(Spatial question lines)
++++++++

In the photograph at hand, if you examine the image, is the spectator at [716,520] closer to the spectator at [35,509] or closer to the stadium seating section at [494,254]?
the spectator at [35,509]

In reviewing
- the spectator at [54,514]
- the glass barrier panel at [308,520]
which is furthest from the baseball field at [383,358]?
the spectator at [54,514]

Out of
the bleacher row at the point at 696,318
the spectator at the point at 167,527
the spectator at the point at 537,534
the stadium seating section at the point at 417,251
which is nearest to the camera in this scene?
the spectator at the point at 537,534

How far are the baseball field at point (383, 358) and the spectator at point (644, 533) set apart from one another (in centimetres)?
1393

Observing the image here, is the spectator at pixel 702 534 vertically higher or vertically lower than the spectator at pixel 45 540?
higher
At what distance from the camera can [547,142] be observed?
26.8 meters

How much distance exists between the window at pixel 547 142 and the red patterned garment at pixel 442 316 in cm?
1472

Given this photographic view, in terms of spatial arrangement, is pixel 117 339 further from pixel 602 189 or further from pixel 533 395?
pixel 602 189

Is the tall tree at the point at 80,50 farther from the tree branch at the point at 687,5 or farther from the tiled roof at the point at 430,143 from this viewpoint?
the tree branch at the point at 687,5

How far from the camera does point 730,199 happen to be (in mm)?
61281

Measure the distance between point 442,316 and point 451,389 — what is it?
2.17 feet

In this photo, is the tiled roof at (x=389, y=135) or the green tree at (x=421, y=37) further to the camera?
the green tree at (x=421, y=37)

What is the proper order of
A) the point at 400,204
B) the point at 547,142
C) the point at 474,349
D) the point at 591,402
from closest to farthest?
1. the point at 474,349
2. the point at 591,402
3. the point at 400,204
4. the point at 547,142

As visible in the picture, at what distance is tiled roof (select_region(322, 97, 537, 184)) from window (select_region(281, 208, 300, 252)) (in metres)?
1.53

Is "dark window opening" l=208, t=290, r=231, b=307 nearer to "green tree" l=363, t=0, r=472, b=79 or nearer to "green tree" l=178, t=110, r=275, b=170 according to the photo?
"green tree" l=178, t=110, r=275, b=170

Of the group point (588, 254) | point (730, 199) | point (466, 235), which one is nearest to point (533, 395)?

++++++++

# Task directions:
Rewrite the lines from the one containing "How much distance" through the end, substituting "slate roof" for "tiled roof" and leaving everything else unchanged.

# Output of the exercise:
How much distance exists between the window at pixel 547 142 and the red patterned garment at pixel 442 316 in cm?
1472

Given this photographic view, in terms of spatial arrangement, is pixel 117 339 further from pixel 602 189 or further from pixel 533 395?
pixel 602 189

Is the tall tree at the point at 80,50 farther from the tree branch at the point at 687,5 or farther from the slate roof at the point at 430,143 from this viewpoint?
the tree branch at the point at 687,5

How far from the camera does point 730,199 happen to be (in mm)?
61281

Measure the distance between point 442,316 and point 451,389 — what is it?
2.17 feet

In this photo, is the slate roof at (x=389, y=135) or the green tree at (x=421, y=37) further to the camera?
the green tree at (x=421, y=37)

What is the proper order of
A) the point at 400,204
B) the point at 547,142
C) the point at 474,349
D) the point at 591,402
from closest to farthest?
1. the point at 474,349
2. the point at 591,402
3. the point at 400,204
4. the point at 547,142

As visible in the picture, at what distance is slate roof (select_region(322, 97, 537, 184)) from window (select_region(281, 208, 300, 252)) (in metres)?
1.53

Is "dark window opening" l=208, t=290, r=231, b=307 nearer to "green tree" l=363, t=0, r=472, b=79 or nearer to "green tree" l=178, t=110, r=275, b=170 according to the photo?
"green tree" l=178, t=110, r=275, b=170

Of the group point (588, 254) | point (730, 199) | point (466, 235), which one is nearest to point (533, 395)?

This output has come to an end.